- [Problem to work on]: Output each entry below as it stands, leaving out every picture.

- [Listing]:

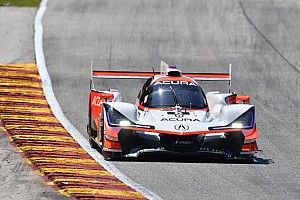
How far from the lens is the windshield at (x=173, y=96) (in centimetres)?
1621

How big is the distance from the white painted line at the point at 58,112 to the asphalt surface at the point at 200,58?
0.50ft

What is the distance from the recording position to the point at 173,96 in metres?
16.3

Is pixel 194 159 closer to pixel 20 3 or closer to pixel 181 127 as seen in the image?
pixel 181 127

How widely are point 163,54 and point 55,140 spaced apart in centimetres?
963

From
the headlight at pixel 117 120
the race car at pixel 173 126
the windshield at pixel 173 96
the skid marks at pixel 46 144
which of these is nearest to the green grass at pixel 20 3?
the skid marks at pixel 46 144

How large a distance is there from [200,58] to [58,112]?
23.3 ft

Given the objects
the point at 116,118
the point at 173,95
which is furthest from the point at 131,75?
the point at 116,118

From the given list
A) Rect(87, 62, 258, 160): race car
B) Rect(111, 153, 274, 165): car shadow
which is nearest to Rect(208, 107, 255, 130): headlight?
Rect(87, 62, 258, 160): race car

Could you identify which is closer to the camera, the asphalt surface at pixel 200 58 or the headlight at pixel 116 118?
the asphalt surface at pixel 200 58

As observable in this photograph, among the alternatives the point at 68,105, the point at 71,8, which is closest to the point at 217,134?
the point at 68,105

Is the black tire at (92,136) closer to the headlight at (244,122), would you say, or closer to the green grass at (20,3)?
the headlight at (244,122)

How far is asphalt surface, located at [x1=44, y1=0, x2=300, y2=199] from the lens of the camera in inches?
547

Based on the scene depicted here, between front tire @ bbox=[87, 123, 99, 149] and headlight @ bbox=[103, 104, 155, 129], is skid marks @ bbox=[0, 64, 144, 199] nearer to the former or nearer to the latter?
front tire @ bbox=[87, 123, 99, 149]

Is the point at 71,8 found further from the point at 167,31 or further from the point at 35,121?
the point at 35,121
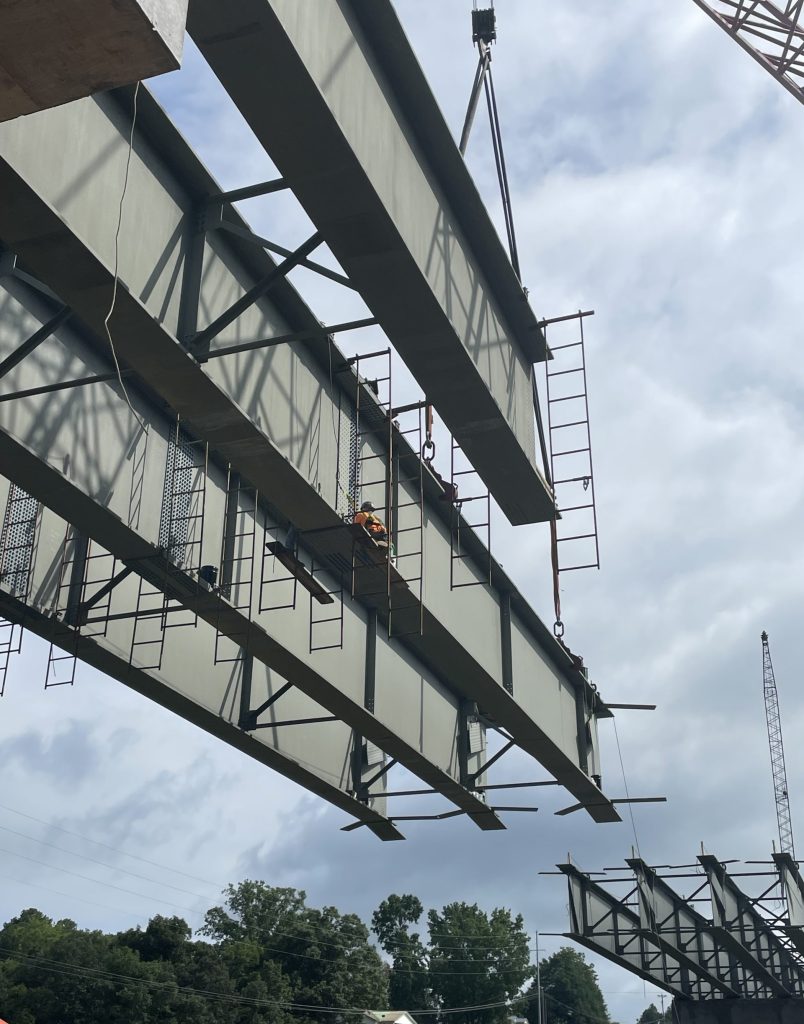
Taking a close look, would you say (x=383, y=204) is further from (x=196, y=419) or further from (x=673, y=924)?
(x=673, y=924)

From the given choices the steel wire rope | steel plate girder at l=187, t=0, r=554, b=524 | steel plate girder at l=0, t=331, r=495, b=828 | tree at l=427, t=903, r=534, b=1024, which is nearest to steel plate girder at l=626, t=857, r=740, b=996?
steel plate girder at l=0, t=331, r=495, b=828

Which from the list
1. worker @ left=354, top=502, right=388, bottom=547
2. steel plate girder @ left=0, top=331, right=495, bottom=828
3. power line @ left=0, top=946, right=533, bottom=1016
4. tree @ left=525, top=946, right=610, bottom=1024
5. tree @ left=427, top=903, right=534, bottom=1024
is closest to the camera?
steel plate girder @ left=0, top=331, right=495, bottom=828

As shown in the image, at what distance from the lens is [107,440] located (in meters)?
12.2

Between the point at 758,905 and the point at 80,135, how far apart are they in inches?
986

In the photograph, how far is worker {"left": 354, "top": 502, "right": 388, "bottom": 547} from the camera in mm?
12820

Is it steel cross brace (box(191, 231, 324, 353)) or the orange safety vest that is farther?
the orange safety vest

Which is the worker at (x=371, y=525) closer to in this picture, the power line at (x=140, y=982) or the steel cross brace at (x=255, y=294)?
the steel cross brace at (x=255, y=294)

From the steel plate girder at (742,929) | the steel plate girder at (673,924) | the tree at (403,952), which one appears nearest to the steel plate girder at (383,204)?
the steel plate girder at (673,924)

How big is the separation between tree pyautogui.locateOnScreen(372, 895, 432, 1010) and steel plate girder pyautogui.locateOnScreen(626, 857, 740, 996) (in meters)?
52.8

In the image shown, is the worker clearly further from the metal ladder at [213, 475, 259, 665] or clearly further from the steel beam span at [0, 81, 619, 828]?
the metal ladder at [213, 475, 259, 665]

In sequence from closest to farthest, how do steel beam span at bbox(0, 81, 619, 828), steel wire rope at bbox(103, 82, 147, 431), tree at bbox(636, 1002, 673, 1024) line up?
steel wire rope at bbox(103, 82, 147, 431) → steel beam span at bbox(0, 81, 619, 828) → tree at bbox(636, 1002, 673, 1024)

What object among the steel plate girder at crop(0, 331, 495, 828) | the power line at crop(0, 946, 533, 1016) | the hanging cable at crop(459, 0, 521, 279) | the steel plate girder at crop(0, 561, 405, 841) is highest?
the hanging cable at crop(459, 0, 521, 279)

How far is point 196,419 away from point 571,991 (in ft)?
340

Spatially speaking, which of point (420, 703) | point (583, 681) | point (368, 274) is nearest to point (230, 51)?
point (368, 274)
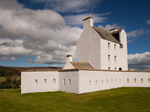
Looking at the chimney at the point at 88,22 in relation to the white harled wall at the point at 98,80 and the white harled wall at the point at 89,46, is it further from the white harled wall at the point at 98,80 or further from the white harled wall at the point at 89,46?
the white harled wall at the point at 98,80

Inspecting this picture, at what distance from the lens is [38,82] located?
26.1m

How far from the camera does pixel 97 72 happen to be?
2639cm

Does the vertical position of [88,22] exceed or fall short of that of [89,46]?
it exceeds it

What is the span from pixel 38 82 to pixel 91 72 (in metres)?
11.1

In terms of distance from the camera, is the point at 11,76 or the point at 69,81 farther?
the point at 11,76

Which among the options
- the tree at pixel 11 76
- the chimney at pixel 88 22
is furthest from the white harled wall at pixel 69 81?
the tree at pixel 11 76

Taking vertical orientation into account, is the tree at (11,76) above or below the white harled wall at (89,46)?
below

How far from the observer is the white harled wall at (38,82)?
83.6 ft

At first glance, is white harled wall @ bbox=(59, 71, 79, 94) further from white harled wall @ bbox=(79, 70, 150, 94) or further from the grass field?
the grass field

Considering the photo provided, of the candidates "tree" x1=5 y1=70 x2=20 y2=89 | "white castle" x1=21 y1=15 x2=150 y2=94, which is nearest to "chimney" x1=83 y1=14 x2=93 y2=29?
"white castle" x1=21 y1=15 x2=150 y2=94

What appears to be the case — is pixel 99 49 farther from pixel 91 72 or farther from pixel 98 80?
pixel 98 80

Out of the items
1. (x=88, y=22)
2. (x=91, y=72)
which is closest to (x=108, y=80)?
(x=91, y=72)

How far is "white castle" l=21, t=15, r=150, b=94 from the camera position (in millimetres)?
24609

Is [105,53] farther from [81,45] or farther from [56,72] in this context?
[56,72]
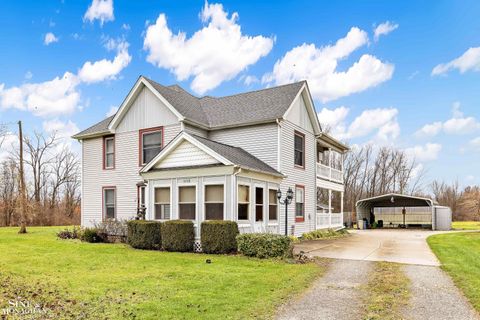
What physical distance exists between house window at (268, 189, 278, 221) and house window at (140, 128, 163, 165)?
6419 millimetres

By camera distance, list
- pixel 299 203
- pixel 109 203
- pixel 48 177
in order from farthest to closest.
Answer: pixel 48 177 < pixel 109 203 < pixel 299 203

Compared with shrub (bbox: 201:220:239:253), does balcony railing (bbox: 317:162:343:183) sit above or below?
above

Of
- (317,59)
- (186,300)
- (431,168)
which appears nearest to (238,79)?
(317,59)

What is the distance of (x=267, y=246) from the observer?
12297 millimetres

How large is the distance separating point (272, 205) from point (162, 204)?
472 centimetres

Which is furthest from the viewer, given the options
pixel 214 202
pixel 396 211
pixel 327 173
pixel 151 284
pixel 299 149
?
pixel 396 211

- [Answer]:
How far from the lens is the windshield at (x=173, y=96) (in centimetres)?
1621

How big is the distance from the white painted line at the point at 58,112 to the asphalt surface at the point at 200,58?
0.50ft

What is the distance from the recording position to the point at 173,96 in metres?
16.3

Is pixel 194 159 closer to pixel 20 3 or closer to pixel 181 127 as seen in the image?
pixel 181 127

How widely are point 163,54 and point 55,140 spaced apart in centimetres?
963

From
the headlight at pixel 117 120
the race car at pixel 173 126
the windshield at pixel 173 96
the skid marks at pixel 46 144
which of these is nearest to the green grass at pixel 20 3?
the skid marks at pixel 46 144

How large a distance is there from [200,58] to [58,112]?
23.3 ft

Given the objects
the point at 116,118
the point at 173,95
which is furthest from the point at 131,75?
the point at 116,118

From the given list
A) Rect(87, 62, 258, 160): race car
B) Rect(111, 153, 274, 165): car shadow
which is nearest to Rect(208, 107, 255, 130): headlight?
Rect(87, 62, 258, 160): race car

Could you identify which is closer to the camera, the asphalt surface at pixel 200 58 or the headlight at pixel 116 118?
the asphalt surface at pixel 200 58

As observable in this photograph, among the alternatives the point at 68,105, the point at 71,8, which is closest to the point at 217,134?
the point at 68,105

Is the black tire at (92,136) closer to the headlight at (244,122), would you say, or closer to the green grass at (20,3)?
the headlight at (244,122)

How far is asphalt surface, located at [x1=44, y1=0, x2=300, y2=199] from the lens of the camera in inches?
547

Based on the scene depicted here, between front tire @ bbox=[87, 123, 99, 149] and headlight @ bbox=[103, 104, 155, 129], is skid marks @ bbox=[0, 64, 144, 199] nearer to the former or nearer to the latter?
front tire @ bbox=[87, 123, 99, 149]

Is the point at 71,8 found further from the point at 167,31 or further from the point at 35,121?
the point at 35,121
Taking a close look, would you say (x=383, y=204) is further from (x=196, y=419) or further from (x=673, y=924)?
(x=673, y=924)

From the given choices the steel wire rope | steel plate girder at l=187, t=0, r=554, b=524 | steel plate girder at l=0, t=331, r=495, b=828 | tree at l=427, t=903, r=534, b=1024, which is nearest to steel plate girder at l=626, t=857, r=740, b=996?
steel plate girder at l=0, t=331, r=495, b=828

Which from the list
1. worker @ left=354, top=502, right=388, bottom=547
2. steel plate girder @ left=0, top=331, right=495, bottom=828
3. power line @ left=0, top=946, right=533, bottom=1016
4. tree @ left=525, top=946, right=610, bottom=1024
5. tree @ left=427, top=903, right=534, bottom=1024
is closest to the camera?
steel plate girder @ left=0, top=331, right=495, bottom=828

As shown in the image, at what distance from the lens is [107,440] located (in meters)?
12.2

Between the point at 758,905 and the point at 80,135, how far apart are they in inches?
986

In the photograph, how far is worker {"left": 354, "top": 502, "right": 388, "bottom": 547} from the camera in mm?
12820

Is it steel cross brace (box(191, 231, 324, 353)) or the orange safety vest that is farther?
the orange safety vest

Which is the worker at (x=371, y=525) closer to in this picture, the power line at (x=140, y=982) or the steel cross brace at (x=255, y=294)?
the steel cross brace at (x=255, y=294)

From the steel plate girder at (742,929) | the steel plate girder at (673,924) | the tree at (403,952), which one appears nearest to the steel plate girder at (383,204)?
the steel plate girder at (673,924)

How big is the separation between tree pyautogui.locateOnScreen(372, 895, 432, 1010) and steel plate girder pyautogui.locateOnScreen(626, 857, 740, 996) (in meters)?
52.8

In the image shown, is the worker clearly further from the metal ladder at [213, 475, 259, 665] or clearly further from the steel beam span at [0, 81, 619, 828]?
the metal ladder at [213, 475, 259, 665]

In sequence from closest to farthest, how do steel beam span at bbox(0, 81, 619, 828), steel wire rope at bbox(103, 82, 147, 431), tree at bbox(636, 1002, 673, 1024) line up?
steel wire rope at bbox(103, 82, 147, 431) → steel beam span at bbox(0, 81, 619, 828) → tree at bbox(636, 1002, 673, 1024)

What object among the steel plate girder at crop(0, 331, 495, 828) | the power line at crop(0, 946, 533, 1016) | the hanging cable at crop(459, 0, 521, 279) | the steel plate girder at crop(0, 561, 405, 841) is highest?
the hanging cable at crop(459, 0, 521, 279)

How far is point 196,419 away from point 571,991 (in ft)?
340

Spatially speaking, which of point (420, 703) | point (583, 681) | point (368, 274) is nearest to point (230, 51)?
point (368, 274)
Looking at the chimney at the point at 88,22 in relation to the white harled wall at the point at 98,80 and the white harled wall at the point at 89,46, is it further from the white harled wall at the point at 98,80 or further from the white harled wall at the point at 89,46?
the white harled wall at the point at 98,80

Inspecting this picture, at what distance from the lens is [38,82] located?
26.1m

How far from the camera does pixel 97 72 happen to be?
2639cm

Does the vertical position of [88,22] exceed or fall short of that of [89,46]?
it exceeds it

What is the span from pixel 38 82 to pixel 91 72 (in metres)?
11.1

In terms of distance from the camera, is the point at 11,76 or the point at 69,81 farther?
the point at 11,76

Which among the options
- the tree at pixel 11 76
- the chimney at pixel 88 22
is furthest from the white harled wall at pixel 69 81?
the tree at pixel 11 76

Taking vertical orientation into account, is the tree at (11,76) above or below the white harled wall at (89,46)?
below

How far from the observer is the white harled wall at (38,82)?
83.6 ft

At first glance, is white harled wall @ bbox=(59, 71, 79, 94) further from white harled wall @ bbox=(79, 70, 150, 94) or further from the grass field?
the grass field

Considering the photo provided, of the candidates "tree" x1=5 y1=70 x2=20 y2=89 | "white castle" x1=21 y1=15 x2=150 y2=94, which is nearest to "chimney" x1=83 y1=14 x2=93 y2=29?
"white castle" x1=21 y1=15 x2=150 y2=94

What appears to be the case — is pixel 99 49 farther from pixel 91 72 or farther from pixel 98 80?
pixel 98 80

Out of the items
1. (x=88, y=22)
2. (x=91, y=72)
which is closest to (x=108, y=80)?
(x=91, y=72)

How far is "white castle" l=21, t=15, r=150, b=94 from the camera position (in millimetres)?
24609

Is [105,53] farther from [81,45] or farther from [56,72] in this context?
[56,72]
What physical distance exists between house window at (268, 189, 278, 221) and house window at (140, 128, 163, 165)?
6419 millimetres

By camera distance, list
- pixel 299 203
- pixel 109 203
- pixel 48 177
in order from farthest to closest.
Answer: pixel 48 177 < pixel 109 203 < pixel 299 203

Compared with shrub (bbox: 201:220:239:253), does balcony railing (bbox: 317:162:343:183) sit above or below?
above

Of
- (317,59)
- (186,300)
- (431,168)
which appears nearest to (238,79)?
(317,59)

What is the distance of (x=267, y=246) from the observer?
12297 millimetres

How large is the distance separating point (272, 205) from point (162, 204)?
472 centimetres

Which is furthest from the viewer, given the options
pixel 214 202
pixel 396 211
pixel 327 173
pixel 151 284
pixel 299 149
?
pixel 396 211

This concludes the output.